VIDEO. Vandalisme : L’artiste-kamikaze, Piotr Pavlenski, met le feu aux services secrets russes

Piotr Pavlenski est coutumier des « performances » à forte connotation politique. Là, il s’en est pris aux services secrets…

Un artiste russe, connu pour s’être cloué les testicules sur la place Rouge, a été arrêté ce lundi après avoir mis le feu aux portes en bois de la Loubianka, l’imposant immeuble des services secrets (le bâtiment a longtemps abrité le KGB et aujourd’hui son successeur le FSB) à Moscou.

Il a posté la vidéo de sa performance

Coutumier des « performances » à forte connotation politique, Piotr Pavlenski est maintenant poursuivi pour vandalisme, un délit passible de trois ans de prison en Russie. Juste avant son interpellation, l’artiste a publié une vidéo de sa performancesur le réseau social Vimeo. On le voit, debout et immobile, un jerrican d’essence à la main, devant les flammes. Un policier finit par arriver en courant et le saisit par le bras.
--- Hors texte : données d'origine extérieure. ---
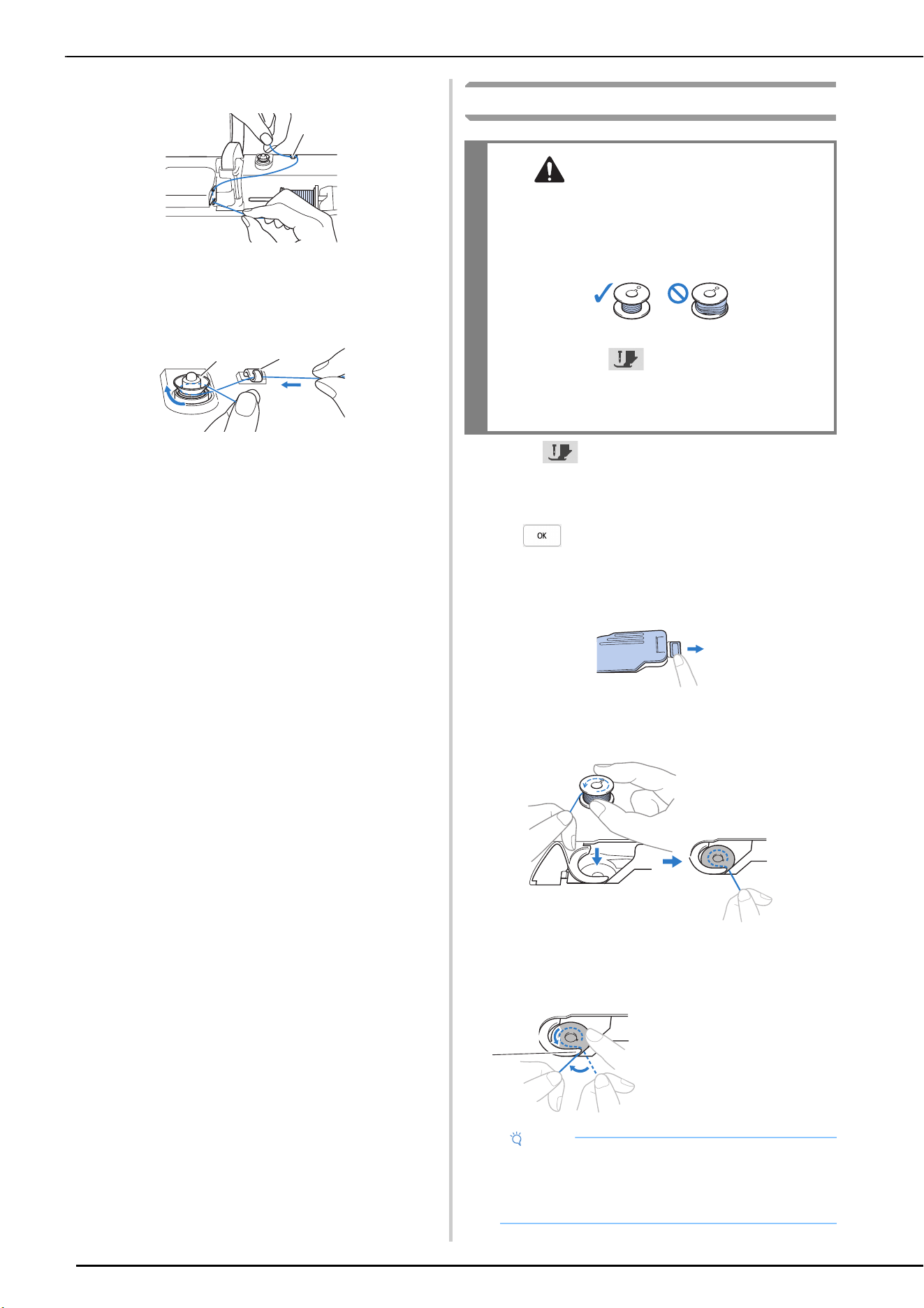 OK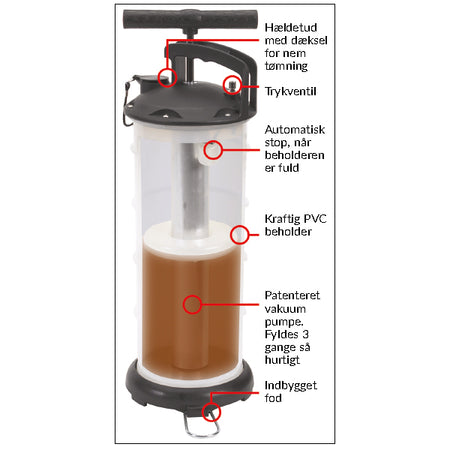 Hældetud med dæksel for nem tømning

Trykventil

Automatisk stop, når beholderen er fuld

Kraftig PVC beholder

Patenteret vakuum pumpe. Fyldes 3 gange så hurtigt

Indbygget fod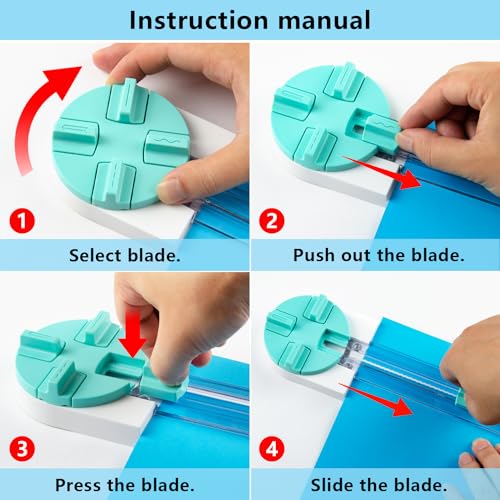 Instruction manual

1

Select blade.

2

Push out the blade.

3

Press the blade.

4

Slide the blade.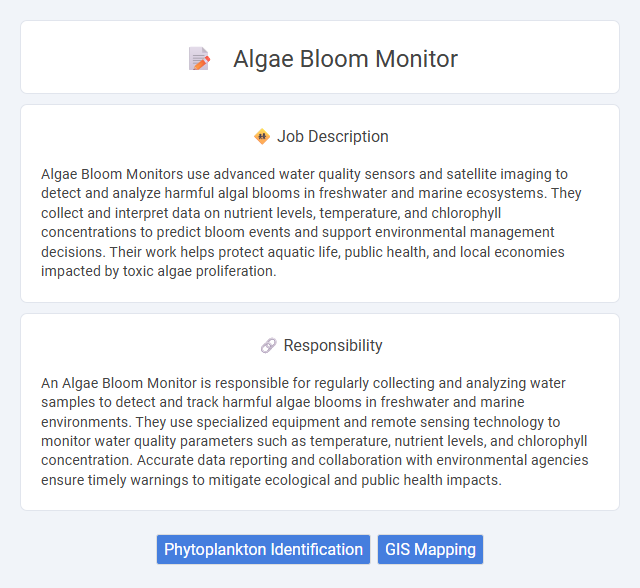 Algae Bloom Monitor

Job Description

Algae Bloom Monitors use advanced water quality sensors and satellite imaging to detect and analyze harmful algal blooms in freshwater and marine ecosystems. They collect and interpret data on nutrient levels, temperature, and chlorophyll concentrations to predict bloom events and support environmental management decisions. Their work helps protect aquatic life, public health, and local economies impacted by toxic algae proliferation.

Responsibility

An Algae Bloom Monitor is responsible for regularly collecting and analyzing water samples to detect and track harmful algae blooms in freshwater and marine environments. They use specialized equipment and remote sensing technology to monitor water quality parameters such as temperature, nutrient levels, and chlorophyll concentration. Accurate data reporting and collaboration with environmental agencies ensure timely warnings to mitigate ecological and public health impacts.

Phytoplankton Identification

GIS Mapping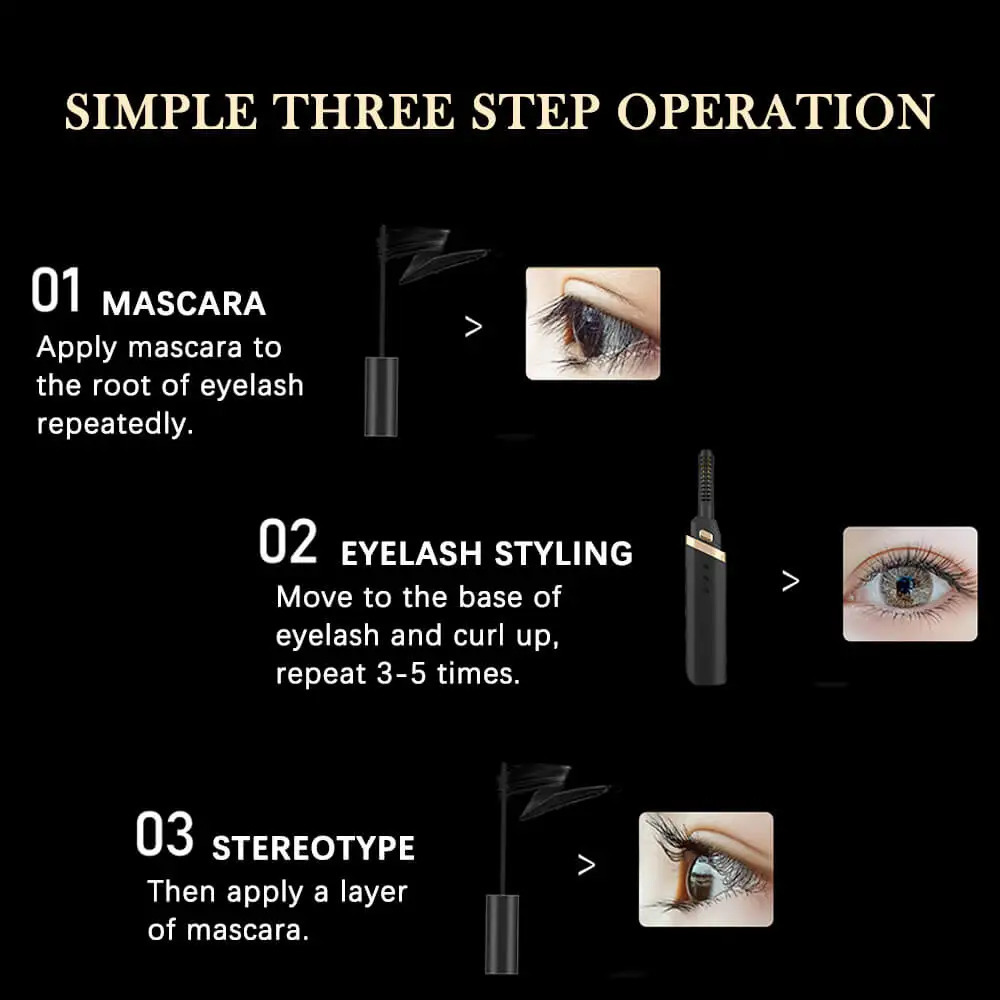 SIMPLE THREE STEP OPERATION

01 MASCARA
Apply mascara to the root of eyelash repeatedly.

>

02 EYELASH STYLING
Move to the base of eyelash and curl up, repeat 3-5 times.

>

03 STEREOTYPE
Then apply a layer of mascara.

>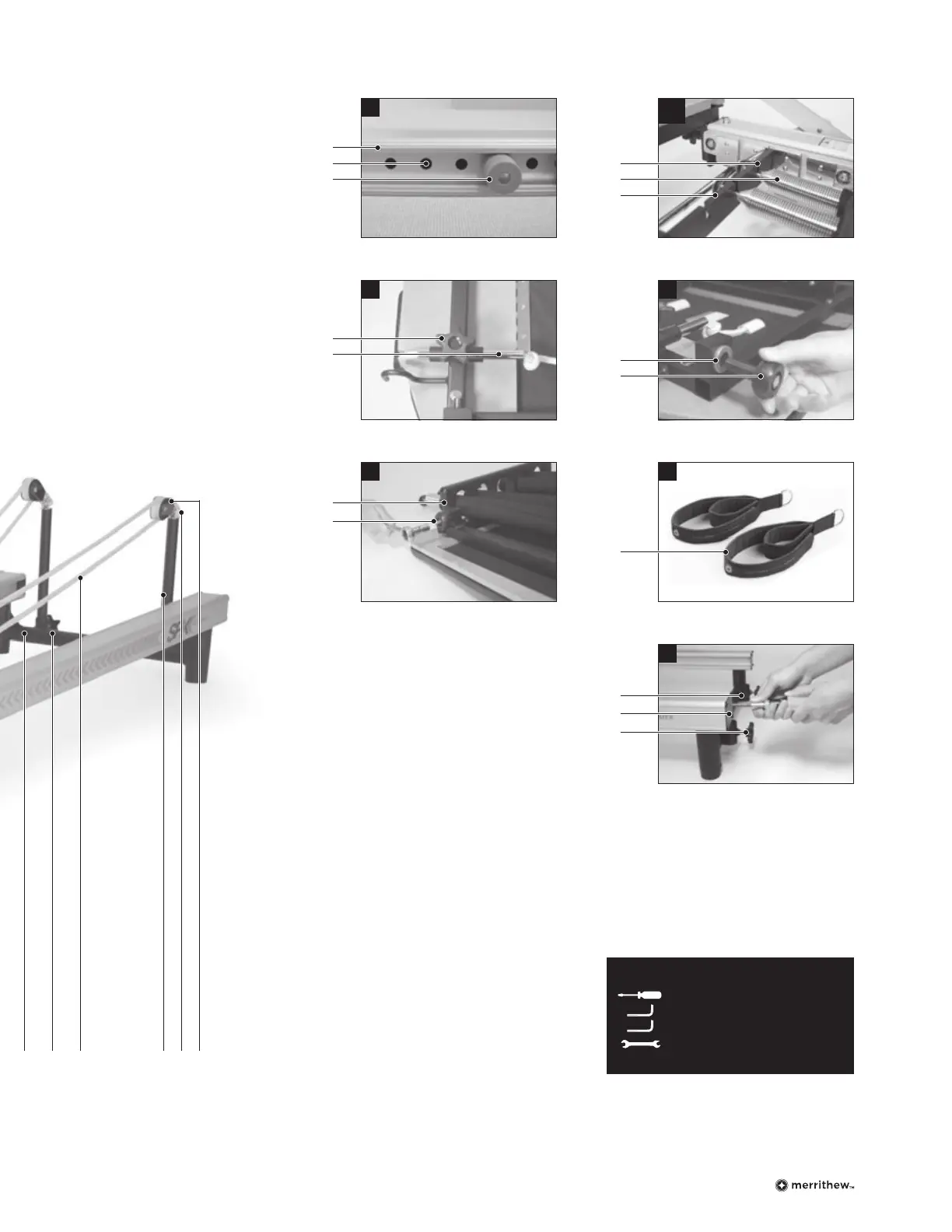 merrithew™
« La porte en flammes de la Loubianka est un gant jeté par la société à la figure de la menace terroriste », a-t-il écrit dans un message publié avec la vidéo. « Les services fédéraux de sécurité [le FSB] utilisent la terreur sans fin pour tenir sous leur pouvoir 146 millions de personnes. »

Il est toujours sous le coup de poursuites

La Loubianka a été le tristement célèbre quartier général de la police politique à l’époque soviétique. Il abrite aujourd’hui les locaux du FSB et est associé, dans l’esprit des opposants libéraux et démocrates, à la politique de musèlement de la société civile depuis l’arrivée au pouvoir en 2000 de Vladimir Poutine. Le président russe a lui-même été un agent du KGB, notamment en Allemagne de l’Est jusqu’à la chute du mur de Berlin, puis directeur du FSB à la fin des années 1990.

En 2013, Piotr Pavlenski avait cloué la peau de ses testicules entre les pavés de la place Rouge. Mais après enquête, la justice russe avait clos le dossier estimant qu’il n’avait commis « aucune infraction ». Il est toujours sous le coup de poursuites judiciaires après avoir brûlé des pneus dans la rue à Saint-Pétersbourg en février 2014, en soutien aux manifestations antigouvernementales à Kiev.

En 2012, il s’était aussi cousu les lèvres en signe de soutien au groupe contestataire Pussy Riot. En mai 2013, il s’était présenté nu, le corps entouré de barbelés, à l’assemblée de Saint-Pétersbourg pour protester contre le vote de lois selon lui répressives en Russie.